*** Opening Supplied data ***

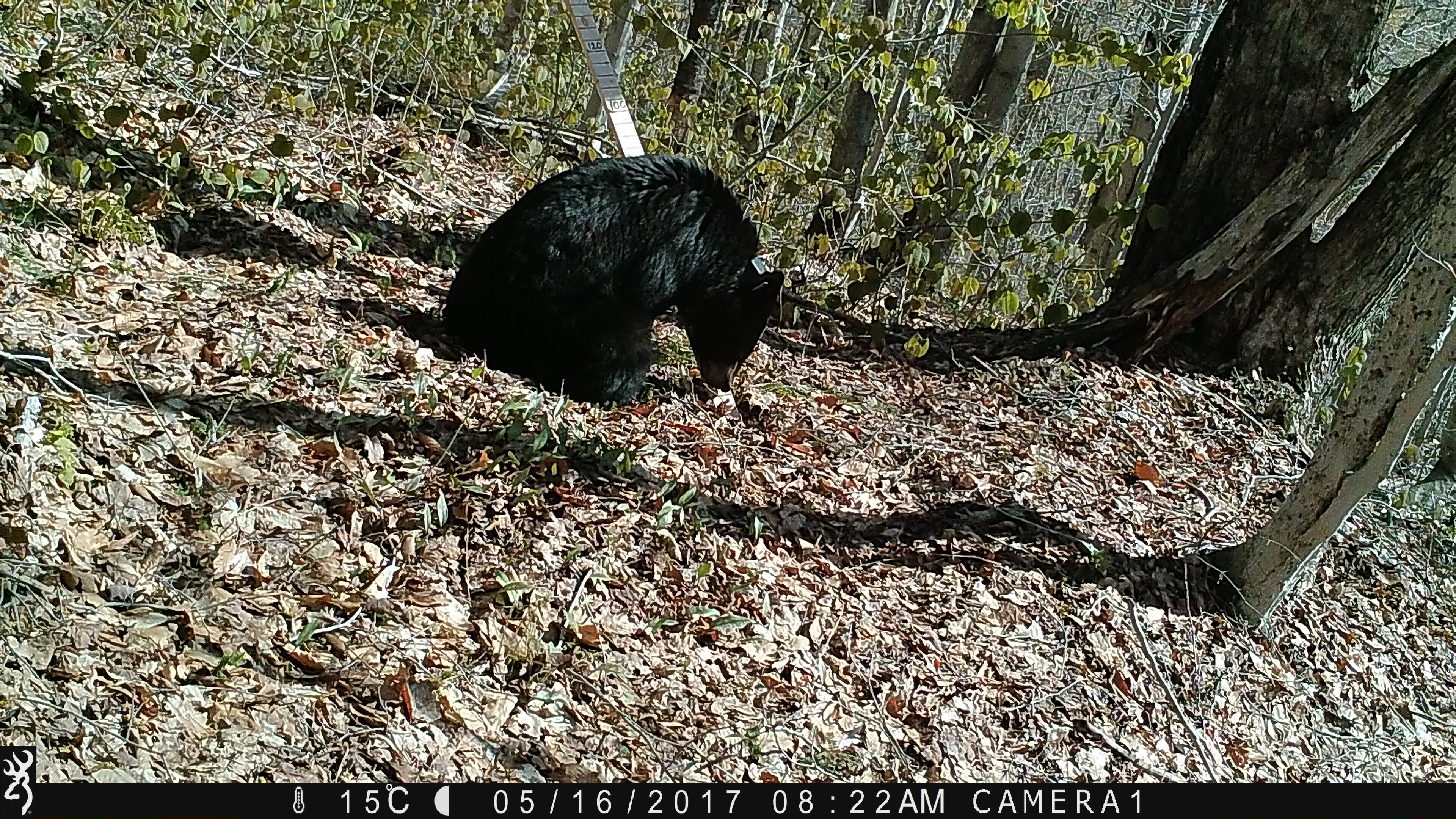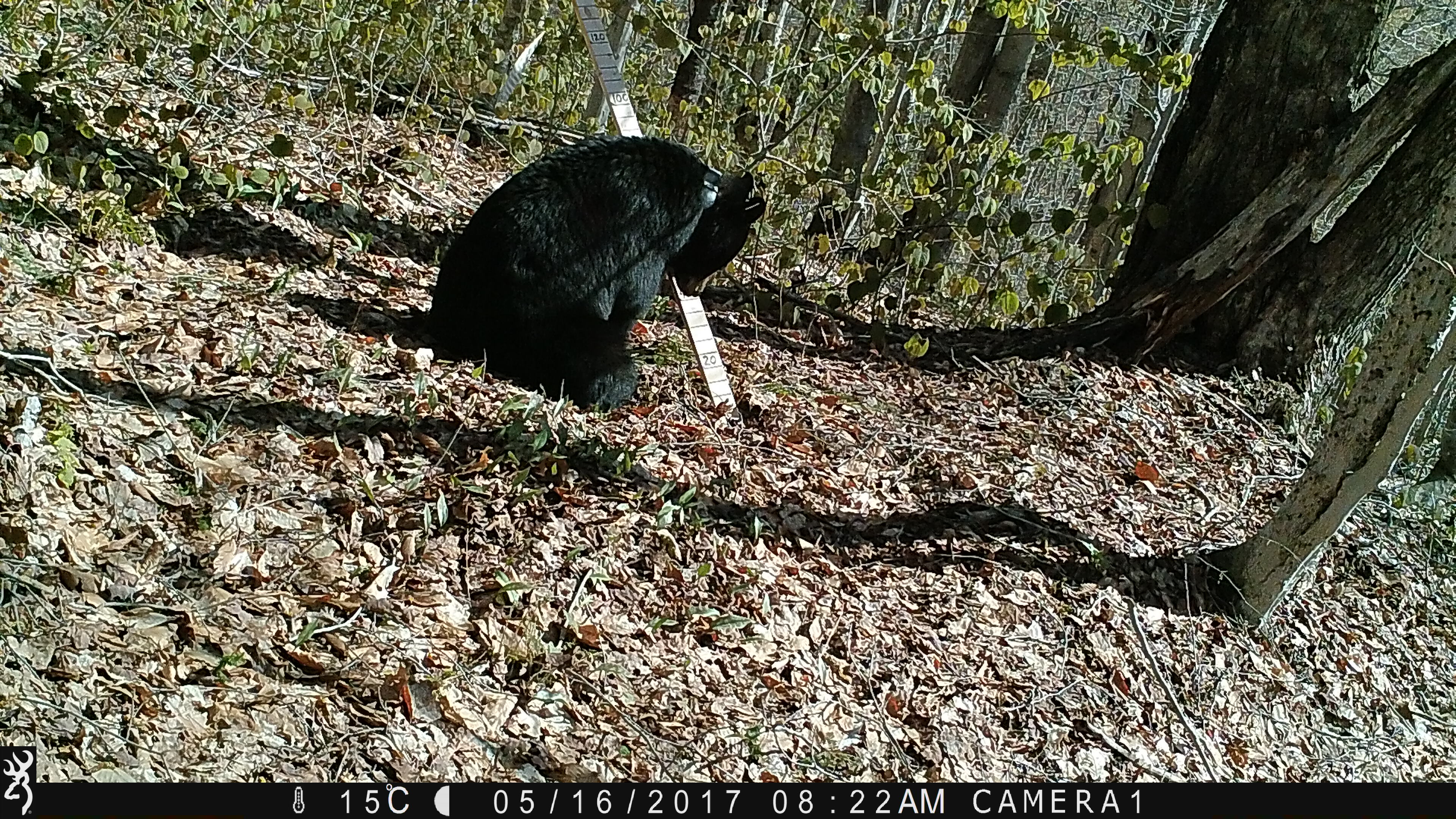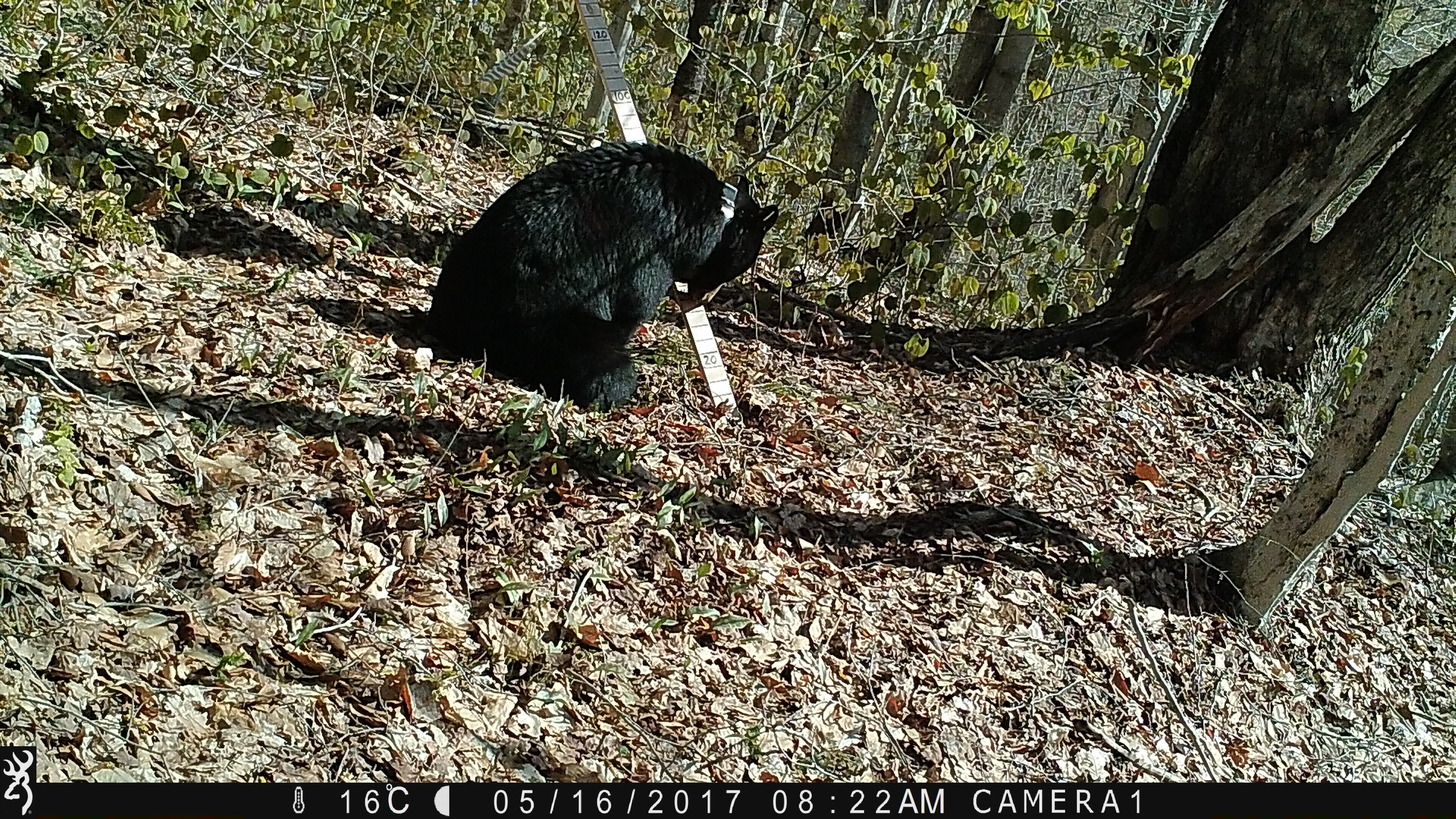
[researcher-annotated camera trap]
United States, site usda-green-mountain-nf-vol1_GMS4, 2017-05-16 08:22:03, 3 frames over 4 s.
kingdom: Animalia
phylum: Chordata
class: Mammalia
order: Carnivora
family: Ursidae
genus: Ursus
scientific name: Ursus americanus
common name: black bear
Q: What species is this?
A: Black bear (Ursus americanus).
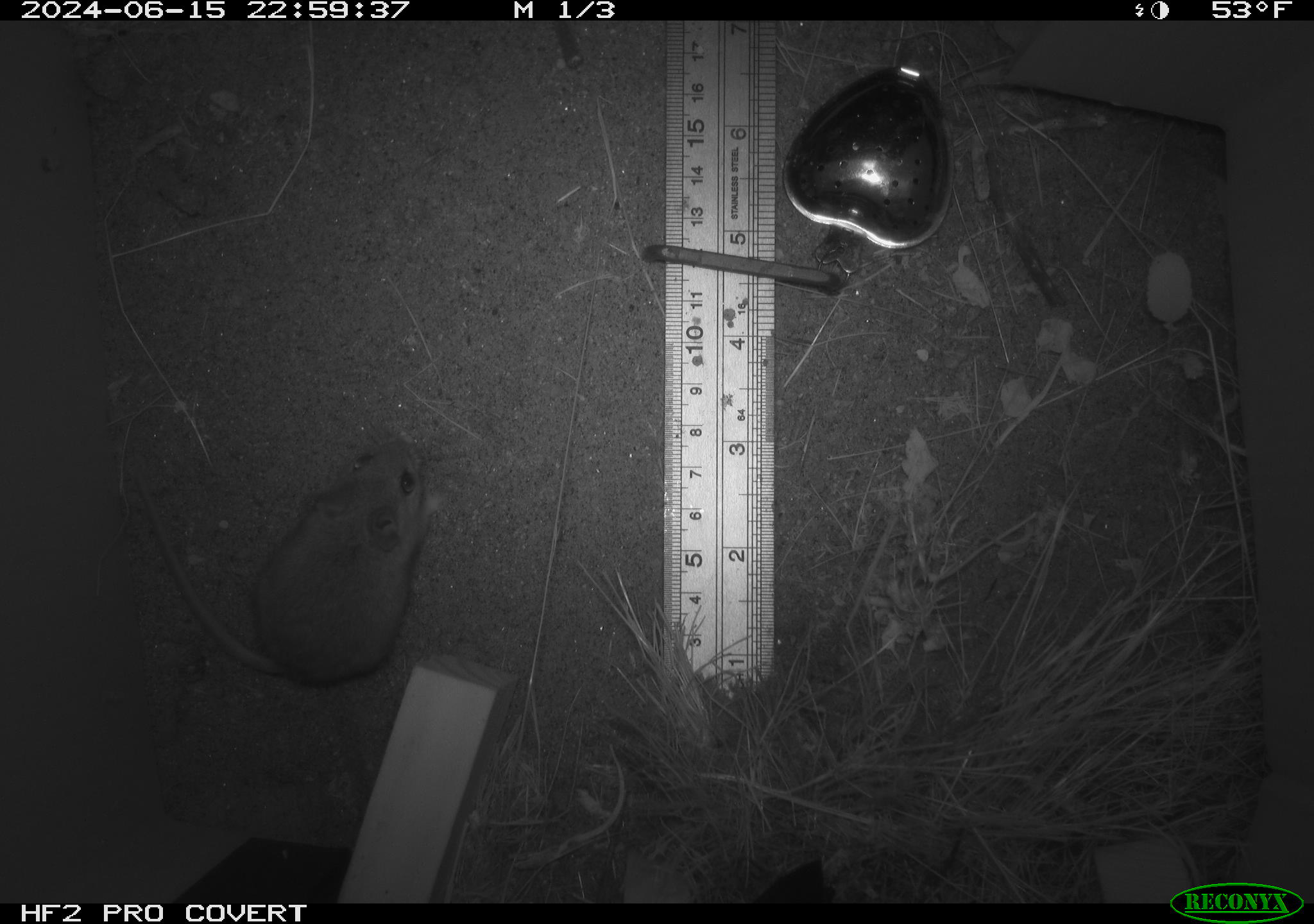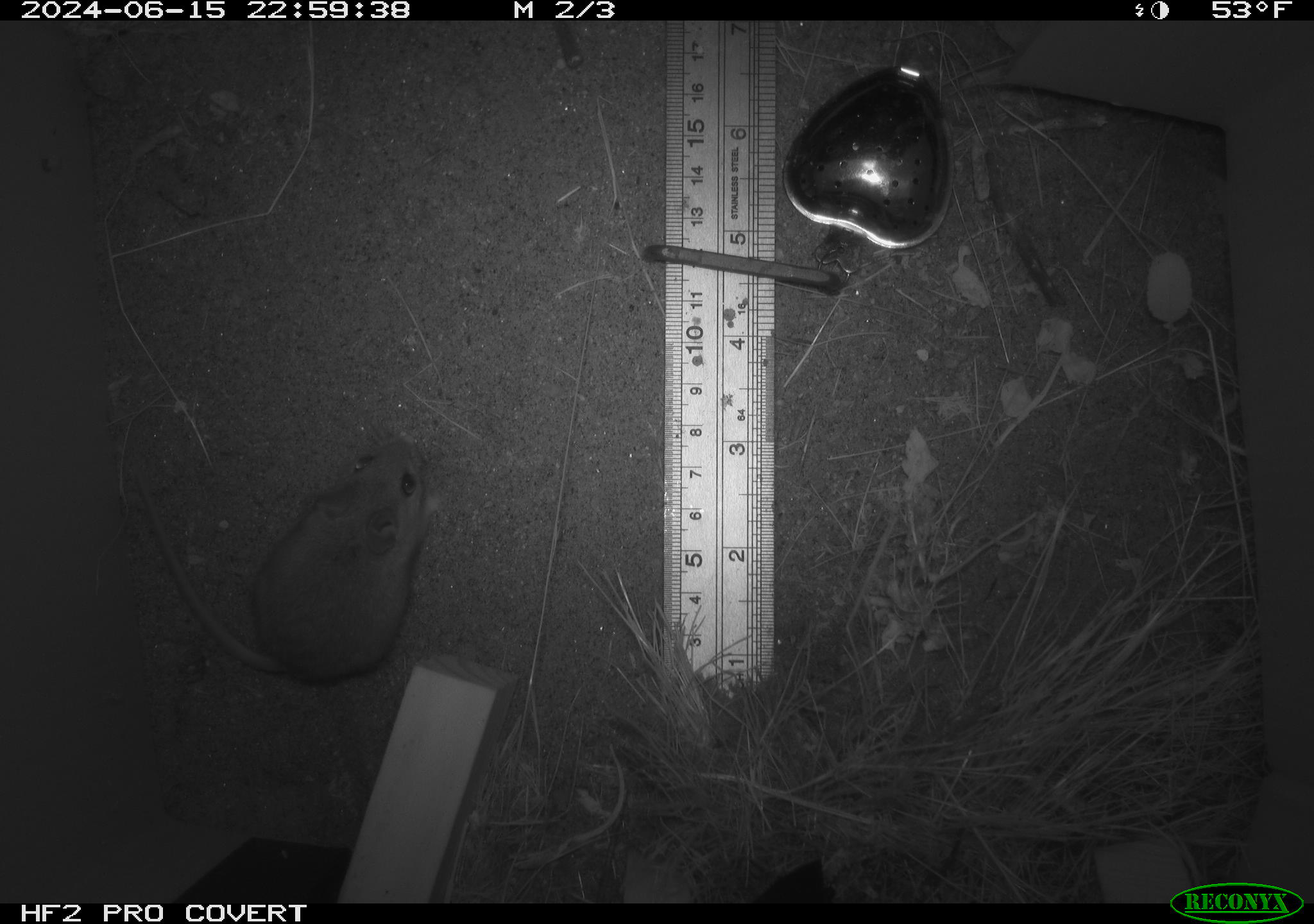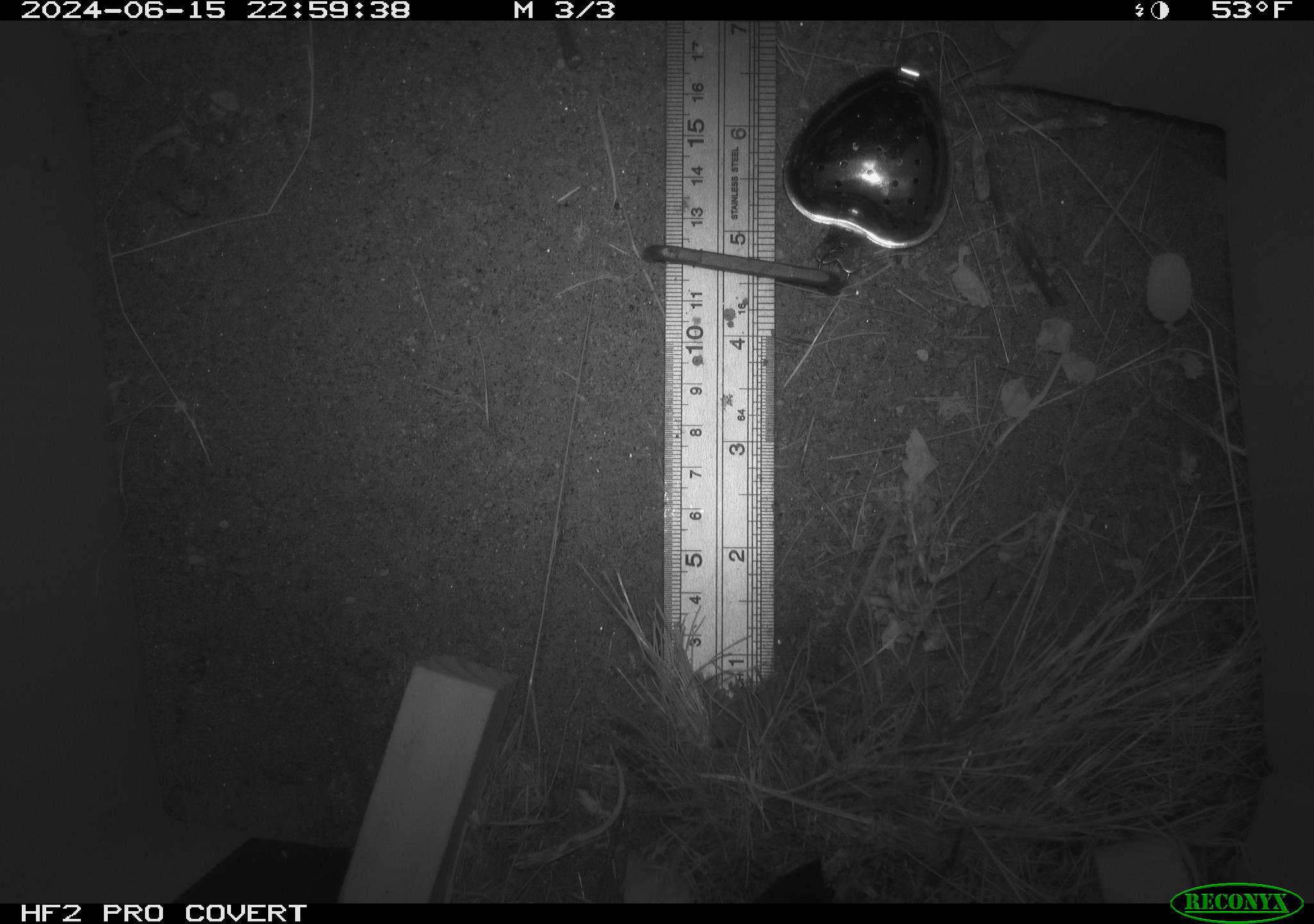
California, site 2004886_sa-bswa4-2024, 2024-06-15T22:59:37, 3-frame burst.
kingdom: Animalia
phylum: Chordata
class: Mammalia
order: Rodentia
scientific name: Rodentia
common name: rodent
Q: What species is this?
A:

*** Closing Supplied data ***

- Task -
Repeat each record exactly as shown above, dropping all images.

- Exercise response -
[researcher-annotated camera trap]
United States, site usda-green-mountain-nf-vol1_GMS4, 2017-05-16 08:22:03, 3 frames over 4 s.
kingdom: Animalia
phylum: Chordata
class: Mammalia
order: Carnivora
family: Ursidae
genus: Ursus
scientific name: Ursus americanus
common name: black bear
Q: What species is this?
A: Black bear (Ursus americanus).
California, site 2004886_sa-bswa4-2024, 2024-06-15T22:59:37, 3-frame burst.
kingdom: Animalia
phylum: Chordata
class: Mammalia
order: Rodentia
scientific name: Rodentia
common name: rodent
Q: What species is this?
A:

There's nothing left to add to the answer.